Qualunque altro popolo avrebbe potuto sostituirlo. 

Se ci pensiamo bene è tremendo affermare la seguente cosa: se gli ebrei non ci fossero stati, un altro popolo sarebbe stato come quello ebraico. Avvertiamo tutti quanto sia terribile che si possa essere perseguitati per la religione, per gli usi, i costumi o per il colore della propria pelle.

Come è terribile pensare una civiltà nel cui fondamento identitario possa esserci l’individuazione di un nemico assoluto, di un altro che può sempre diventare un nemico irriducibile.

Per questo siamo più vicini al dramma della Shoah se comprendiamo la sua potenza emblematica e se quindi facciamo memoria di questo Olocausto e di tutti gli Olocausti della nostra storia. 

Pensiamo alle vicende anche relativamente recenti dei Balcani, a due passi da Roma, Parigi e Berlino.

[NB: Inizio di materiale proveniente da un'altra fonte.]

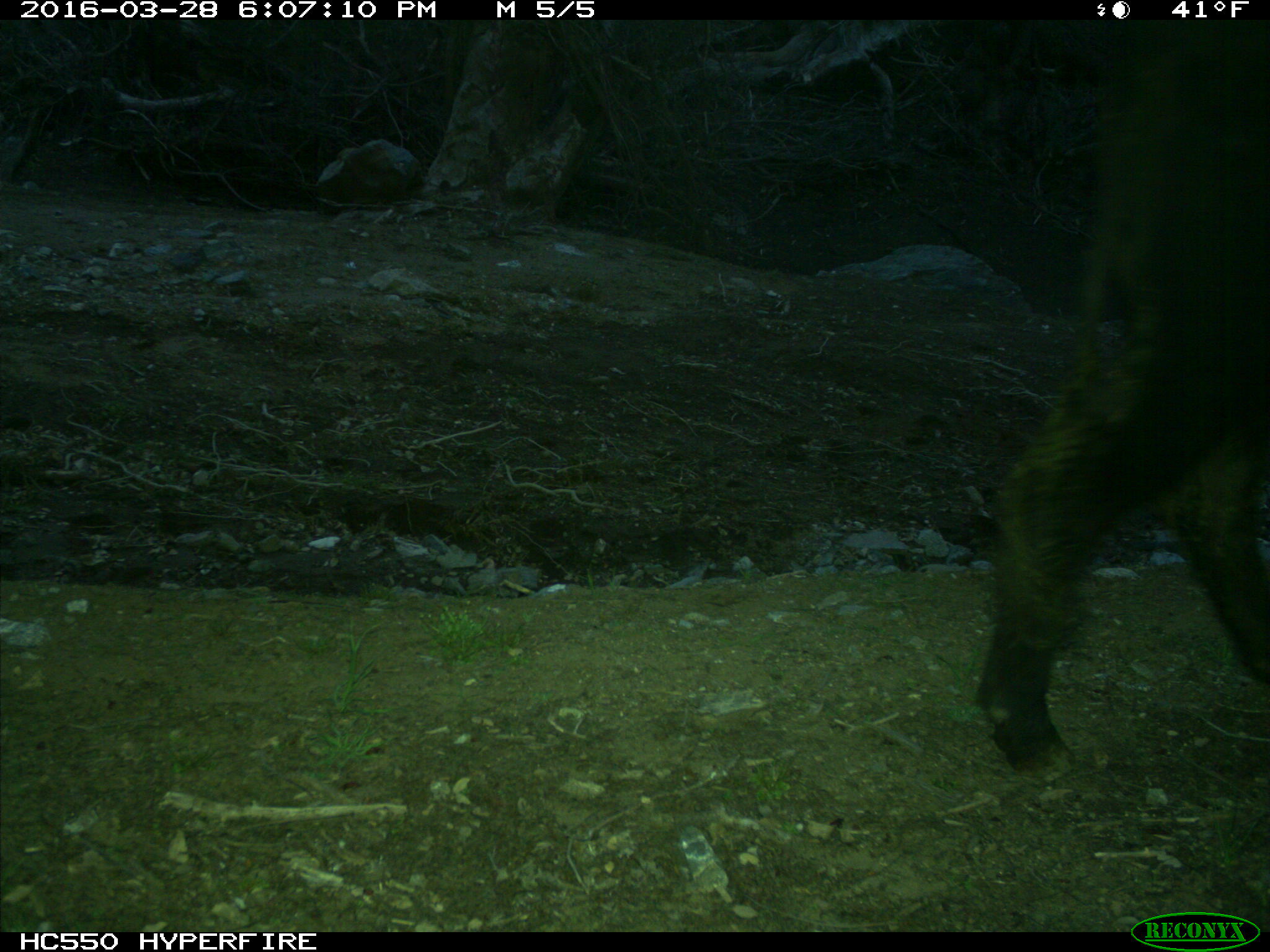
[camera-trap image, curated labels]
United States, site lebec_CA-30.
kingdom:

Come non ricordare lo sterminio armeno e di tanti altri popoli in cui la nazione non trova terra e patria. Spesso si tratta di genocidi che restano fuori della cronaca, senza clamore, fuori dai margini del flusso mediatico di attenzione.

Sono i totalitarismi che nel Novecento hanno generato un male così radicale, il peggio dell’umanità, del nazismo come anche dei genocidi del totalitarismo comunista staliniano, tutti con una connotazione intrinseca comune, quella dell’illusione di un mondo nuovo o un paradiso sognato, del determinismo fatale e della individuazione del nemico.

Le ideologie frutto del totalitarismo portano sempre alle estreme conseguenze l’uso del terrore, l’abolizione della libertà di scelta e dei diritti individuali con la distruzione delle sfere inviolabili della persona umana. 

Sullo sfondo rimangono due visioni dell’etica dei popoli, una è quella che dichiara la persona sacrosanta e afferma che le regole dell’aritmetica non sono applicabili agli uomini. L’altra, opposta, parte dal principio che un fine collettivo giustifica qualsiasi mezzo e non solo permette, “ma esige che l’individuo debba essere comunque subordinato e sacrificato alla comunità, la quale può disporre come di una cavia da esperimenti o di un agnello sacrificale…”. (da Buio a Mezzogiorno di Arthur Koestler).

Una delle debolezze attuali dell’Europa è di restare indietro nelle domande sulla Ragione su cui essa ha costituito la sua centralità nel mondo nel corso degli ultimi secoli.

La Ragione dell’Europa moderna ha una sua grandezza e lascia un’immensa eredità ma è anche attraversata da un filo oscuro di cui deve riuscire a strappare i nodi che ogni tanto genera. Un filo oscuro che occorrerebbe decostruire con tenacia e infinita pazienza poiché lega insieme cose solo in apparenza lontane ed estranee.